Generated Files as Graph Targets¶

Page Maps¶

graph LR
  family["Reproducible Research"]
  program["Deep Dive Make"]
  section["Generated Files Multi Output Pipeline Boundaries"]
  page["Generated Files as Graph Targets"]
  capstone["Capstone evidence"]

  family --> program --> section --> page
  page -.applies in.-> capstone

flowchart LR
  orient["Orient on the page map"] --> read["Read the main claim and examples"]
  read --> inspect["Inspect the related code, proof, or capstone surface"]
  inspect --> verify["Run or review the verification path"]
  verify --> apply["Apply the idea back to the module and capstone"]

The first mistake people make with code generation is not usually a shell mistake. It is a mental-model mistake.

They talk as if the generator "runs before the build" or "refreshes files when needed," but they never state what "needed" actually means.

That language is dangerous because it turns a graph problem into a background ritual.

This page replaces that ritual with a simpler and more useful sentence:

a generated file is just a target with semantic inputs, a producer, and consumers that must depend on the published output.

Once you read generated files that way, many build bugs become ordinary again.

The sentence to keep¶

When a generated file goes stale or rebuilds unexpectedly, ask:

which declared inputs define this file's meaning, and where is the consumer's edge to the published output?

That question keeps you focused on graph truth instead of generator mystique.

Generated does not mean special¶

Make does not care whether a file came from a compiler, a script, a formatter, or a code generator. It cares about the same three things it always cares about:

what target is being promised
what prerequisites define its meaning
which recipe is trusted to publish it

That means a generated header such as build/include/config.h should be read exactly like an object file or binary target:

build/include/config.h: schema/config.json scripts/gen_config.py
    python3 scripts/gen_config.py schema/config.json > $@

The beginner mistake is thinking the script is the important part. The graph is the important part.

A generated file has semantic inputs, not just nearby files¶

Suppose a generator script reads:

schema/config.json
scripts/gen_config.py
MODE
the selected Python interpreter version

If those facts can change the meaning of the output, they belong in the modeled contract.

Some of them are ordinary files. Some may need a manifest or stamp. But the core idea is the same: generated files do not get a free pass on hidden inputs.

That is why Module 06 sits after the hermeticity work in Module 05. You already know how to think about non-file inputs. Now you must apply that discipline to generation.

A tiny header-generation example¶

Start with a small build:

build/include/version.h: data/version.json scripts/gen_version.py
    @mkdir -p build/include
    @python3 scripts/gen_version.py data/version.json > $@

build/main.o: src/main.c build/include/version.h
    $(CC) -Ibuild/include -c $< -o $@

This example teaches two important habits:

the generated header is a normal target with ordinary prerequisites
the consumer depends on the header itself, not on "the generator happened to run"

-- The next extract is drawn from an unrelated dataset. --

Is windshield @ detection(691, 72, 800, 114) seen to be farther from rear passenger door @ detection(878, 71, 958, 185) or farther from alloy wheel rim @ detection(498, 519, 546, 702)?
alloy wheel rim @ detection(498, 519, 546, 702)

If build/main.o depends directly on scripts/gen_version.py instead of the generated header, the graph has already become less truthful.

Consumers should depend on published outputs¶

This is one of the most common generator bugs:

build/main.o: src/main.c scripts/gen_version.py
    $(CC) -Ibuild/include -c $< -o $@

Why is that wrong?

Because build/main.o does not actually consume the generator script. It consumes the published header. The script is a producer input to the header rule, not a direct content input to the compilation rule.

When you skip that distinction, the build starts coupling consumers to producer internals instead of to the actual published artifact.

That makes rebuild behavior harder to reason about.

Staleness should be explainable in plain language¶

For a generated file, a strong explanation sounds like this:

build/include/version.h rebuilt because data/version.json changed, and build/main.o rebuilt because it consumes that header.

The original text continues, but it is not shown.